Copy out the rows from the line containing "How far is the black" through the line containing "3. (x=471, y=406)", both lines included, without changing anything.
● ● ● ● ● ● ●
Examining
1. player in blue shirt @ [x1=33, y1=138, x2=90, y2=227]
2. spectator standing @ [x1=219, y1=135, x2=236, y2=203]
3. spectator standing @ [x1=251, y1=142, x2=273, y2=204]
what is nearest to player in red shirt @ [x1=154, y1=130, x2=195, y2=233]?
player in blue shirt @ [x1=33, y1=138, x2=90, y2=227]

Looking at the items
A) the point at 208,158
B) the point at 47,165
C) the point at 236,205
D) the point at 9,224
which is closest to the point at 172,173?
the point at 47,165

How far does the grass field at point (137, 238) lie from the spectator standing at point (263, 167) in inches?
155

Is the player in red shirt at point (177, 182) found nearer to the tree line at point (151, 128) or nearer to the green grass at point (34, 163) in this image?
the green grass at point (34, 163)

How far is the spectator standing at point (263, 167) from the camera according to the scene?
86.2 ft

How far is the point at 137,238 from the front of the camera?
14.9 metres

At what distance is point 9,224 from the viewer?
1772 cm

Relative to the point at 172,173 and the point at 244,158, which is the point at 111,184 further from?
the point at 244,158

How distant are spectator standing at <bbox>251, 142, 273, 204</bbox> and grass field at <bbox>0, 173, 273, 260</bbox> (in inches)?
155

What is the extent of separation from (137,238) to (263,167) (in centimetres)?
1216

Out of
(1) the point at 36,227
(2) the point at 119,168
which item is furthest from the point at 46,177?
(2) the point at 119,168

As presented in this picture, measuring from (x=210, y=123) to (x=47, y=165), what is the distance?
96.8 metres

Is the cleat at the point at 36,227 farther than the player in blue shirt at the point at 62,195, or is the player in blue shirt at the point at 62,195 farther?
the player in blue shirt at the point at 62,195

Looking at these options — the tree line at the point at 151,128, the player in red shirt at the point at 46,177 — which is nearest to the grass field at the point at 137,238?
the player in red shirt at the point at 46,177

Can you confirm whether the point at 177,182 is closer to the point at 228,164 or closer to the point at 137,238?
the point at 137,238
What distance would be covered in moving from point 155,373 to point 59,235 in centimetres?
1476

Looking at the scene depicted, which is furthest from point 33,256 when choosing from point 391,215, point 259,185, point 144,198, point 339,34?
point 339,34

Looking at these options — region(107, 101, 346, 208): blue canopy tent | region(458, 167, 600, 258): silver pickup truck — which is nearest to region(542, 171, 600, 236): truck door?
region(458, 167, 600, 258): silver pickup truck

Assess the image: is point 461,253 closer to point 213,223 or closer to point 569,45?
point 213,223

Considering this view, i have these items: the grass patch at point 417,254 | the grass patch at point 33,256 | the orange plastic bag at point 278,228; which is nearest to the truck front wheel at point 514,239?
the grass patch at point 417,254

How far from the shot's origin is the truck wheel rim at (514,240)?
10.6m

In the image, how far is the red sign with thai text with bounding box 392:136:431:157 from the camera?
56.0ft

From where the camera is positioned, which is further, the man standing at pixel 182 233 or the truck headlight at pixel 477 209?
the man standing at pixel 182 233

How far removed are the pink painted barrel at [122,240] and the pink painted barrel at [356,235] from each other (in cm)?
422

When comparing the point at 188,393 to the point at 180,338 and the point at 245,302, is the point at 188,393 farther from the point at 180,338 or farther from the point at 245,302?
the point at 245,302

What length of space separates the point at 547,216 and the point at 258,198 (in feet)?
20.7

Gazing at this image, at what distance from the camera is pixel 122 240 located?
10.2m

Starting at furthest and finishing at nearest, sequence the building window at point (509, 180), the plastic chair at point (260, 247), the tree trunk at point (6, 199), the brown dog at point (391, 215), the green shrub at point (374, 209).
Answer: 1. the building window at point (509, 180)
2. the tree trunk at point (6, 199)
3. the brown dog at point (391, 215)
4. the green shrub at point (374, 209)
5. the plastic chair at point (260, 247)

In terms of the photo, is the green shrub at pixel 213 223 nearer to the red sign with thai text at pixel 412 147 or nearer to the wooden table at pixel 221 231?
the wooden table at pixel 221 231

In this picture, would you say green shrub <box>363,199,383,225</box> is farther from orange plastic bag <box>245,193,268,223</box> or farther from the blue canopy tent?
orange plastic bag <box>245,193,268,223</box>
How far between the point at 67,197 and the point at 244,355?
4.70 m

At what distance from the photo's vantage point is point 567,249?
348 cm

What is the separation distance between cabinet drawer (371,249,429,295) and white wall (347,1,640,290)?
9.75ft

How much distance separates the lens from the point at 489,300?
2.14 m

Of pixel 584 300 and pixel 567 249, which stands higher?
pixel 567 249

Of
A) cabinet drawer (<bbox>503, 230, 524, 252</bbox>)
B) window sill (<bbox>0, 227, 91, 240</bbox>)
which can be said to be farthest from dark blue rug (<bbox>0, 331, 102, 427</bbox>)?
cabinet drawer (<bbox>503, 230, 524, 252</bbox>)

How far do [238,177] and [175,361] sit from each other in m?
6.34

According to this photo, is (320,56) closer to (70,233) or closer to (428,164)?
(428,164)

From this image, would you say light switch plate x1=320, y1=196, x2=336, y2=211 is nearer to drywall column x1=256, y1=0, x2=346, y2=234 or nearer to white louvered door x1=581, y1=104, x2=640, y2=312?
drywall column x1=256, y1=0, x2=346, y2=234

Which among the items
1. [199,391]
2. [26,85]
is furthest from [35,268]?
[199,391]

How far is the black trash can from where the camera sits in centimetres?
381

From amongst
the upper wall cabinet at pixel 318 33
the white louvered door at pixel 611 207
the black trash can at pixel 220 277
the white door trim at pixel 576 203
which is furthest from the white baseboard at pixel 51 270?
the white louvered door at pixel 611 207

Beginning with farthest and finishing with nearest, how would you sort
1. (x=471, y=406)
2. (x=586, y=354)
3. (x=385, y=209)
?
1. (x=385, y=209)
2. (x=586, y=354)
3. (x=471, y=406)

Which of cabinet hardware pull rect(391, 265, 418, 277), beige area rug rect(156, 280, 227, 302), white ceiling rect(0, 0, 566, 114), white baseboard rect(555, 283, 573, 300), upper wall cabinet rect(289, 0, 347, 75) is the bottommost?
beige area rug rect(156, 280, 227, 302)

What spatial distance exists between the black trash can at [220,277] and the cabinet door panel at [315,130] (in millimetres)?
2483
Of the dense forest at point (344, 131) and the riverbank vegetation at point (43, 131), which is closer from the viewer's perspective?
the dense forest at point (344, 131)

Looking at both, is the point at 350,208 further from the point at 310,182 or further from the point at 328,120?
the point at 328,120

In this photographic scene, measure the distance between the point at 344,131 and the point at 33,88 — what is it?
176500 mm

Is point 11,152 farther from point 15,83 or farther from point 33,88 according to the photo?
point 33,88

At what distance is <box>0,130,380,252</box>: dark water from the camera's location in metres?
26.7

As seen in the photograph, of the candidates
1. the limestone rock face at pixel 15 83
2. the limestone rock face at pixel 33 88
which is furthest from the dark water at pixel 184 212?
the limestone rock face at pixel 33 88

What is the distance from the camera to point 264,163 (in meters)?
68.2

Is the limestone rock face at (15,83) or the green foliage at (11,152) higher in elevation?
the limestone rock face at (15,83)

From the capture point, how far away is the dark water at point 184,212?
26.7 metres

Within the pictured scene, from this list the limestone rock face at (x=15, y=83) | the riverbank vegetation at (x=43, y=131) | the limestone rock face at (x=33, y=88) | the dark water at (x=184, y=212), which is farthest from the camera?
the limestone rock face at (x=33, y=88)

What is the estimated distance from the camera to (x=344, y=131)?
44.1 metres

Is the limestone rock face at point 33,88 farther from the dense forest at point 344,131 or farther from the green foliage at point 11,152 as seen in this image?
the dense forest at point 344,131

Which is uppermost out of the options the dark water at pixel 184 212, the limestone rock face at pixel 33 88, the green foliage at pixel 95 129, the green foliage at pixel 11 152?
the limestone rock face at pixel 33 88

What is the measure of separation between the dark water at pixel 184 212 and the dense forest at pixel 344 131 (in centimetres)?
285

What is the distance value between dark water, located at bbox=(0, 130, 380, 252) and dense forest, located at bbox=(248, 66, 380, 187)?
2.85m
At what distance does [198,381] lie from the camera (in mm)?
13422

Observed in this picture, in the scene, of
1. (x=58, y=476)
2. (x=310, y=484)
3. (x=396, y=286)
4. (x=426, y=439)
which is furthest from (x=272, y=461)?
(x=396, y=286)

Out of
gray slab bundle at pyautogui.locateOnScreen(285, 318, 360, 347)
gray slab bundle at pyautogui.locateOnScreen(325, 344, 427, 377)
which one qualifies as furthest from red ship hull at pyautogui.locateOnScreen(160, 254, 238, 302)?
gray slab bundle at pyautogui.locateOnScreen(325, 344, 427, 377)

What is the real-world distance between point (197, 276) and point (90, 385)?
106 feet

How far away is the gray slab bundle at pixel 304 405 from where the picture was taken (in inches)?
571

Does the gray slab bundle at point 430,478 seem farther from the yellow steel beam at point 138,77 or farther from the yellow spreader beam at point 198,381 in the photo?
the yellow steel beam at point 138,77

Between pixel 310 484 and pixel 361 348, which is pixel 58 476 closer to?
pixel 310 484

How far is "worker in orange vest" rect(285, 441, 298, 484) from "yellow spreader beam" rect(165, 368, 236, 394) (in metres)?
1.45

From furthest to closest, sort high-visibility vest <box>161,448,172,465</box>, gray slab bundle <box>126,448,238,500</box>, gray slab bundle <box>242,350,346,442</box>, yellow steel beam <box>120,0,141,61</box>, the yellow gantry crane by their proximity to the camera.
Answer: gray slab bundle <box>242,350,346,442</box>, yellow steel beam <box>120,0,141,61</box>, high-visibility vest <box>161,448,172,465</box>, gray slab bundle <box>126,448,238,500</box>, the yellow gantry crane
● ● ● ● ● ● ●
- RESULT
How far is the black trash can from where the camera sits in centimetres?
381

From amongst
the upper wall cabinet at pixel 318 33
the white louvered door at pixel 611 207
the black trash can at pixel 220 277
the white door trim at pixel 576 203
which is furthest from the white baseboard at pixel 51 270?
the white louvered door at pixel 611 207

Beginning with farthest and finishing with nearest, how would you sort
1. (x=471, y=406)
2. (x=586, y=354)
3. (x=385, y=209)
?
1. (x=385, y=209)
2. (x=586, y=354)
3. (x=471, y=406)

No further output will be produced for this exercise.